# [Work task]
Counting task for the data below: how many lines hold the word "addClass"? Answer with the number only.

Saved data entries

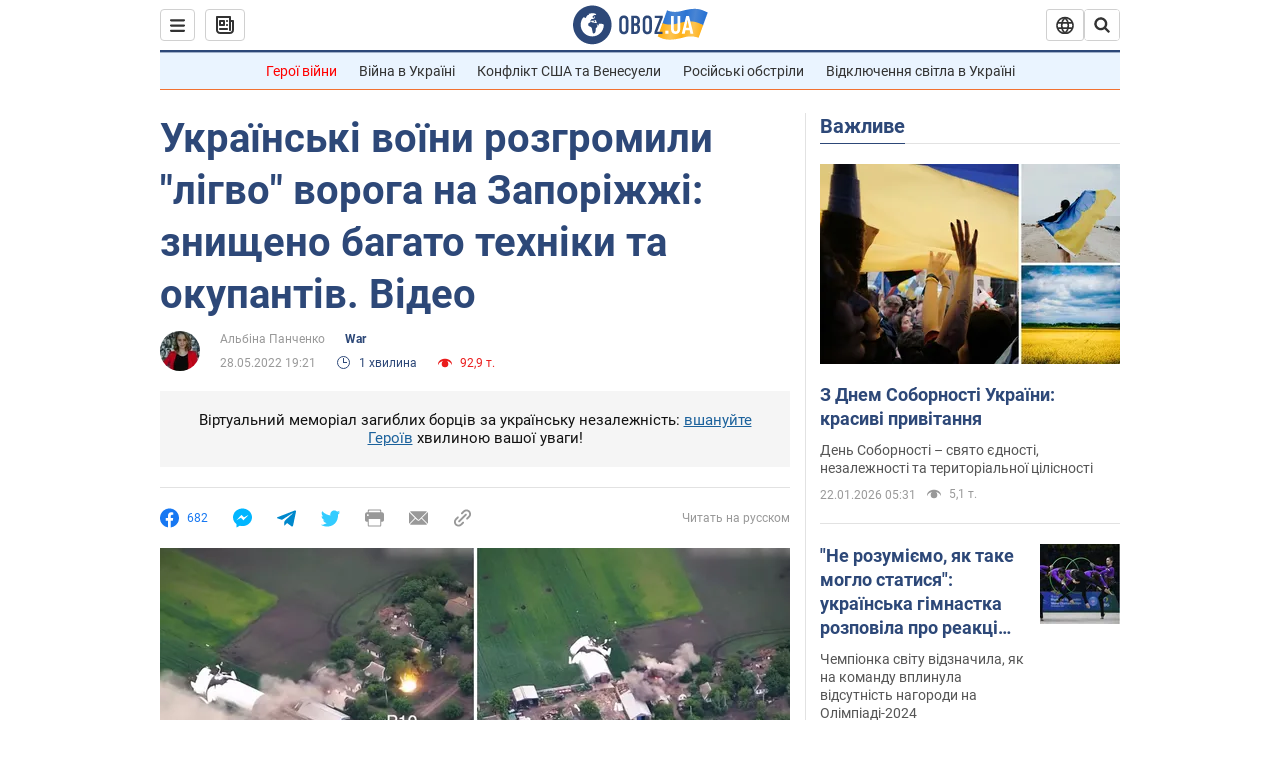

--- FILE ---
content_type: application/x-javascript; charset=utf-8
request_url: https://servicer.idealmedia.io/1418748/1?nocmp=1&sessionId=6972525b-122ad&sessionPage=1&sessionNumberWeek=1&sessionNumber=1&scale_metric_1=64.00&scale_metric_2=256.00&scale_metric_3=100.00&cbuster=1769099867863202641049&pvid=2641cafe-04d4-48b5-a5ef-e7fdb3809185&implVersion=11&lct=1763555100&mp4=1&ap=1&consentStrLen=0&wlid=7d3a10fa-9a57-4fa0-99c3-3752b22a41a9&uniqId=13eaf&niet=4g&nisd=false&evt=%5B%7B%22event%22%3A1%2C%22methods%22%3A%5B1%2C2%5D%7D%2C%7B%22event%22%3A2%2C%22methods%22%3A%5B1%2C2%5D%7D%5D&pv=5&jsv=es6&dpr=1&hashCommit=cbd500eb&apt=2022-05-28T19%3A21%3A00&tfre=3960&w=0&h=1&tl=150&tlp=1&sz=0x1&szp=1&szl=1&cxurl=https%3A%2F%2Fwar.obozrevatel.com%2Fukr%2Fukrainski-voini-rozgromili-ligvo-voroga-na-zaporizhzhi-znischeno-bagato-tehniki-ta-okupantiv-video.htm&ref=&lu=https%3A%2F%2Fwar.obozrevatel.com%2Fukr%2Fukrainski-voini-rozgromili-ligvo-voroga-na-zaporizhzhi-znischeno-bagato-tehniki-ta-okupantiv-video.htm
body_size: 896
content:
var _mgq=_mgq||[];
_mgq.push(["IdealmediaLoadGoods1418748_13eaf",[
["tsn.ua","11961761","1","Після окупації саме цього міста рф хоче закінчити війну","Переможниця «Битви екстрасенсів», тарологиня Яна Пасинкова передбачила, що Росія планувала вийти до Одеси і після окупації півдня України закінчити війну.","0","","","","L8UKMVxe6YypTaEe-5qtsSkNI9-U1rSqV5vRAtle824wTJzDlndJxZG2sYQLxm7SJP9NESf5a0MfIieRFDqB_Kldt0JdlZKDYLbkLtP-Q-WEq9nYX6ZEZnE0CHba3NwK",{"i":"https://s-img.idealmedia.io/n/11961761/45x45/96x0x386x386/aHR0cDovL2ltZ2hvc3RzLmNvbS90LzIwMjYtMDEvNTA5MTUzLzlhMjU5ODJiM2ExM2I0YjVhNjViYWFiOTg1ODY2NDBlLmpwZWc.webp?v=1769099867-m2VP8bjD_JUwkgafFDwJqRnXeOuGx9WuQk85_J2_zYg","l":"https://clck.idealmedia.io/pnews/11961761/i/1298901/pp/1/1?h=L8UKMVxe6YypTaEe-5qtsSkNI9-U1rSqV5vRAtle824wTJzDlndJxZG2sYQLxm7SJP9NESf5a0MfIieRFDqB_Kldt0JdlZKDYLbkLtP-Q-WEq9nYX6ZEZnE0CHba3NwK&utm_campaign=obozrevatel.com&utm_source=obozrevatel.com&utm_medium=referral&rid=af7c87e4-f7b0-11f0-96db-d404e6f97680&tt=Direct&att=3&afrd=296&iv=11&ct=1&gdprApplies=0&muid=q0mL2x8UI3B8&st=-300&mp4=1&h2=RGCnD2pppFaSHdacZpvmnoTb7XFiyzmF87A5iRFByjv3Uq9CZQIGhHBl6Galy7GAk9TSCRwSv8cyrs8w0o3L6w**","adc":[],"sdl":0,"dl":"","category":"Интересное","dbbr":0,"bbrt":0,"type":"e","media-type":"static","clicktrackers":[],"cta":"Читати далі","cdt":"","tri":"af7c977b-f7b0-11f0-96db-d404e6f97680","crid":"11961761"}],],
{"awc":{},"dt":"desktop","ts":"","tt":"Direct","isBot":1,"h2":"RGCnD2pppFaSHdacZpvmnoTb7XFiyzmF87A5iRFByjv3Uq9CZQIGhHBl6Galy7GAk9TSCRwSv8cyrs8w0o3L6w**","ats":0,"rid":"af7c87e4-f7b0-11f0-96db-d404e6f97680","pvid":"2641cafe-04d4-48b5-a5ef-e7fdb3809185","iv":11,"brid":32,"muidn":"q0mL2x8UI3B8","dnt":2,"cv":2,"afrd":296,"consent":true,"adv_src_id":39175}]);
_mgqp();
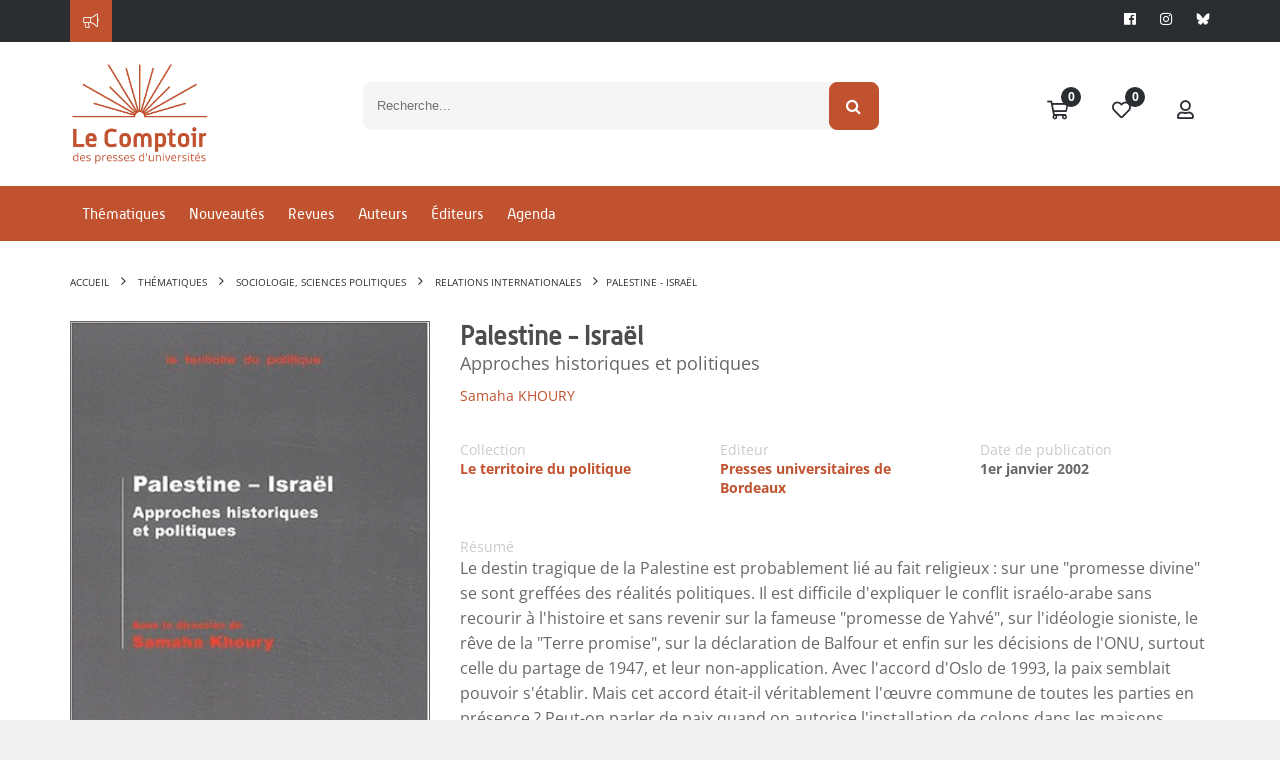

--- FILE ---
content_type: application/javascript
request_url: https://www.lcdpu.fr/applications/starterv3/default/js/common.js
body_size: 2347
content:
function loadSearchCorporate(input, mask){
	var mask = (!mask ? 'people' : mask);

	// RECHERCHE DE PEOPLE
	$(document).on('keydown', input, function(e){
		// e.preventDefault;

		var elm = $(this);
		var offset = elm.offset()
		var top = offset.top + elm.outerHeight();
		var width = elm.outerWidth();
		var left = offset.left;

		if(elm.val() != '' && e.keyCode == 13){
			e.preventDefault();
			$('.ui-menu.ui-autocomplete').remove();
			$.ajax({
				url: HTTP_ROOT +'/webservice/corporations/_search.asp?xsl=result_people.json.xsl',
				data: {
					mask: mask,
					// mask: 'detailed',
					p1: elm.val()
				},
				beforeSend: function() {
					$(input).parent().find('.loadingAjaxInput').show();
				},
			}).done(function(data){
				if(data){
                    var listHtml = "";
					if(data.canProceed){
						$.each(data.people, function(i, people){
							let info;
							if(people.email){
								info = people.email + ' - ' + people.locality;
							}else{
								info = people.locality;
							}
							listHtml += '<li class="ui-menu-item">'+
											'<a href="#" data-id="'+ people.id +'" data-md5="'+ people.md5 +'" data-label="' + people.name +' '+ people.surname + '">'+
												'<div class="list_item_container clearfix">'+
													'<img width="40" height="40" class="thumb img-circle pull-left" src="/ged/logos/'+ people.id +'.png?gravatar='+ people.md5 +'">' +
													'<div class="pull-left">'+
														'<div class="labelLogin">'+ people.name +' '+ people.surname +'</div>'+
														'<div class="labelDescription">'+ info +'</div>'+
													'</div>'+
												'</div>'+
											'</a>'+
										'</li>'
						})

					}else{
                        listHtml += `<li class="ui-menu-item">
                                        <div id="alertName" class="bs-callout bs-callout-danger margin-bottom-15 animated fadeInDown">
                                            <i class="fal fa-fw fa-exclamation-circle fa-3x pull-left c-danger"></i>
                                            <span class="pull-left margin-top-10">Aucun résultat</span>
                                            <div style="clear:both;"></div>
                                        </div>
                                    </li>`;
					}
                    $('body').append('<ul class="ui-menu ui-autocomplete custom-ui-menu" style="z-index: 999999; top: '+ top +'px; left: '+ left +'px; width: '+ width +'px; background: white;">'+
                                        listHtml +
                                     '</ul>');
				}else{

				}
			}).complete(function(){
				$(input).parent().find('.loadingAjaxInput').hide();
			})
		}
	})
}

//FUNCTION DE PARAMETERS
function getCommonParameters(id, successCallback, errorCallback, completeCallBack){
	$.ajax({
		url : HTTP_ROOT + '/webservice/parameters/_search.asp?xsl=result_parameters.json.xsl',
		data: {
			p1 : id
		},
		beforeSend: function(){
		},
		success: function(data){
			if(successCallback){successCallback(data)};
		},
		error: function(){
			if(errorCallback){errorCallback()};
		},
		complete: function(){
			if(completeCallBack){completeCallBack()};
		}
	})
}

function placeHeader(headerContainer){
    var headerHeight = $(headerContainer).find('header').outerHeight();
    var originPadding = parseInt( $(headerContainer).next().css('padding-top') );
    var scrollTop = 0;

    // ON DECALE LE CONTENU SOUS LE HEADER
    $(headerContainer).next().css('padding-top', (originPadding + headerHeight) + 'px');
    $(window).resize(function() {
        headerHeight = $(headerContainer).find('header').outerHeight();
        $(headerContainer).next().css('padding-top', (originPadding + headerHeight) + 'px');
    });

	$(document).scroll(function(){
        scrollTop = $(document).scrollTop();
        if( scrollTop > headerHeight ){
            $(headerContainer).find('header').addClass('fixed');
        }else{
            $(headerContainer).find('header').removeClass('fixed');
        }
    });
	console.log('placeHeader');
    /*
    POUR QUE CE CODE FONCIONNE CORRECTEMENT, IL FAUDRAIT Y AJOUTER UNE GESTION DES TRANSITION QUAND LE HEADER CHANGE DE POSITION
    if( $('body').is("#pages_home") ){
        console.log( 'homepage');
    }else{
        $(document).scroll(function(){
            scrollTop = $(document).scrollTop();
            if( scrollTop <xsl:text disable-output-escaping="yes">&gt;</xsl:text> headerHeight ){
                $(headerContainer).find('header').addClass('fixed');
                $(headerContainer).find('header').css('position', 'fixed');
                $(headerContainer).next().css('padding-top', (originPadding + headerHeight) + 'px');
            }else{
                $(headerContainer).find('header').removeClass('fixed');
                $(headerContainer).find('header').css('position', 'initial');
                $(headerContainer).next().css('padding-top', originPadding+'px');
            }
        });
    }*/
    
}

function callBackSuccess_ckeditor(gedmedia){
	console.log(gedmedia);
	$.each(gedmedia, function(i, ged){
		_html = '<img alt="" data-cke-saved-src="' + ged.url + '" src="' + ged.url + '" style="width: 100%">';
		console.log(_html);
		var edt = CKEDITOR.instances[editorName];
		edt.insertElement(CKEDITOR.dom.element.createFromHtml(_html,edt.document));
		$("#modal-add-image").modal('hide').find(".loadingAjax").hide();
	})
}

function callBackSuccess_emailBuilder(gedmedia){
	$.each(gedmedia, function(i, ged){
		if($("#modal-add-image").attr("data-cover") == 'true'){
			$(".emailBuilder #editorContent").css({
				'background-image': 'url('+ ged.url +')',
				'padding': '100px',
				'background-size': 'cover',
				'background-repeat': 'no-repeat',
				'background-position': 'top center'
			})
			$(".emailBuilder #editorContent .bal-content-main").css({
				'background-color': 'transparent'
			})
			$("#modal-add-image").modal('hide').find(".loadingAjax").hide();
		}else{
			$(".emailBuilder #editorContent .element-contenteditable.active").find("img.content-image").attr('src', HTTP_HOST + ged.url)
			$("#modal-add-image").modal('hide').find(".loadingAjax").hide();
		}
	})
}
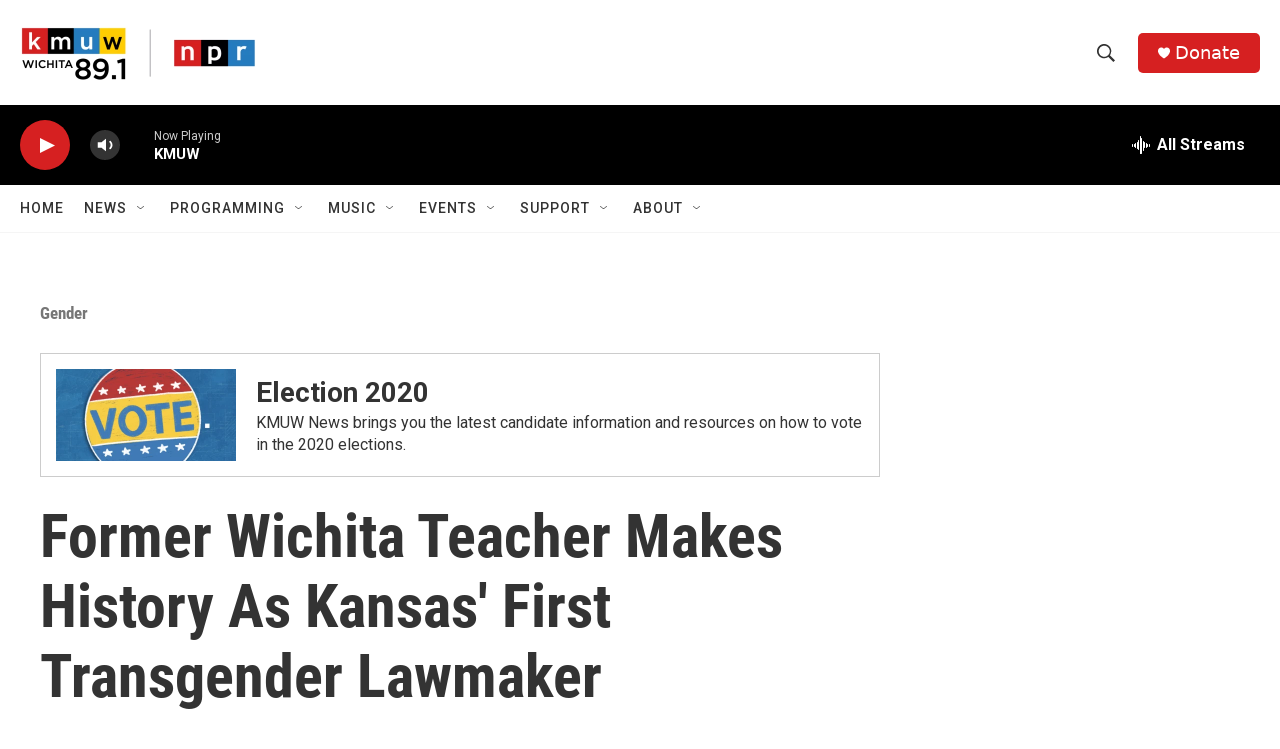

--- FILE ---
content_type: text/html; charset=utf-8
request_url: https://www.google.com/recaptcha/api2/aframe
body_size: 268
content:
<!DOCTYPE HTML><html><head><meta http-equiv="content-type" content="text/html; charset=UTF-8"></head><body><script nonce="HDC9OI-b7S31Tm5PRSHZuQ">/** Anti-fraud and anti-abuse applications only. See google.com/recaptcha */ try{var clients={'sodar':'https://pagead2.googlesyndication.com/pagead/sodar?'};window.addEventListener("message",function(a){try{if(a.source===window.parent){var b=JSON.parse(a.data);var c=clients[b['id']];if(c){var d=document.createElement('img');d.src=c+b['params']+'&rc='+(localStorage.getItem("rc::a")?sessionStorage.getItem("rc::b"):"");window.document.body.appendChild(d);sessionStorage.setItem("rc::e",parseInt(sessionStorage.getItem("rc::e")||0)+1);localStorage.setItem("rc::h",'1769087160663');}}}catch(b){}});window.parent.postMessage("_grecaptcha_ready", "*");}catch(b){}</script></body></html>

# [Solution to this problem]
2